Thereafter the parties filed various motions and other pleadings directed at the disposition of their property. Other disputes between the parties related to respondent moving with the child to Utah, child custody, back child support, back medical expenses for the child, and attorney’s fees for respondent. The trial court entered a new decree purporting to determine all of those disputes.1 Clifford Paul Edic appeals from that decree.

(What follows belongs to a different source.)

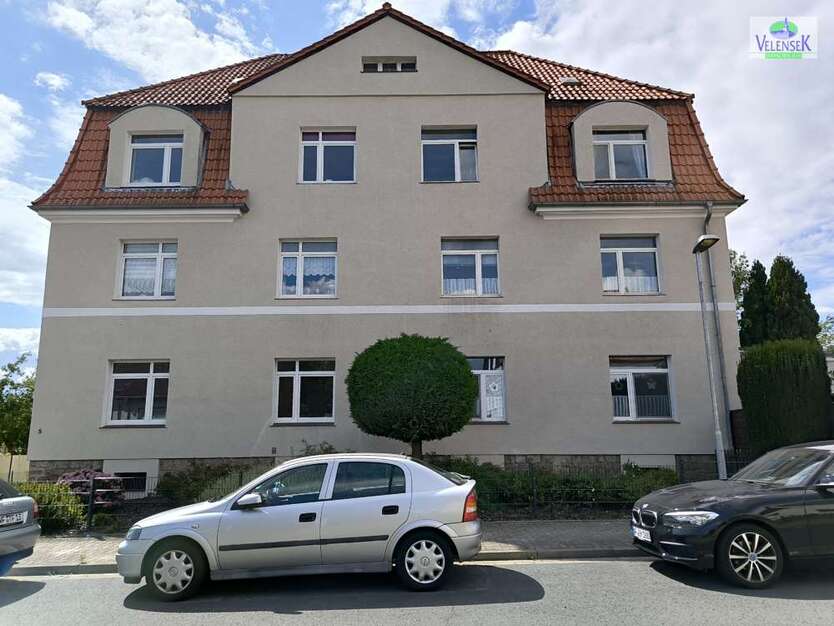 Wohnung zum Mieten in Wolfenbüttel 480 € 65 m² 3 zimmer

Here, appellant complains of the trial court’s award of $16,000 and attorney’s *631fees to respondent. Among appellant’s contentions is the argument that all or a substantial part of that amount was awarded as damages to respondent for appellant’s alleged breach of the separation agreement in not making the payments on the marital home and not properly maintaining it. Appellant contends that the award of damages was beyond the pleadings and that if there was such a claim he would be entitled to a jury trial for the determination of whether there was a breach and if so, respondent’s damages.

The trial court had authority to make additional orders regarding the parties’ property as the decree of May 5,1981, did not dispose of a substantial part of the parties’ property, the 80-acre tract. Ploch v. Ploch, 635 S.W.2d 70 (Mo.App.1982).2 This being so, we conclude that the trial court had the authority to enter the $16,000 monetary award to respondent, not as damages, but in order to make a “just” final division of all property as provided in § 452.330, RSMo 1978. The trial court has discretion in the division of marital property. In re Marriage of Lindenfelser, 596 S.W.2d 71, 72 (Mo.App.1980). A just division does not have to be equal. Id. The trial court has considerable discretion in the awarding of attorney’s fees and the amount awarded. S.R. v. S.M.R., 709 S.W.2d 910, 916 (Mo.App.1986). The trial court did not abuse that discretion.

The length of time that this matter has taken calls for its speedy disposition here. Our examination of the record convinces us that the judgment is supported by substantial evidence and is not against the weight of the evidence. A further opinion would have no precedential value and we affirm in compliance with Rule 84.16(b).

The judgment is affirmed.

All concur.

. Apparently the decree intended that the 80-acre tract be set over to appellant. Although perhaps not clear, that appears to have been the intention of the trial court and we so construe its findings.

. Arguably the decree of May 5, 1981, may not have been final because it did not dispose of the 80-acre tract nor set forth the manner of final disposition of the house and 40-acre tract.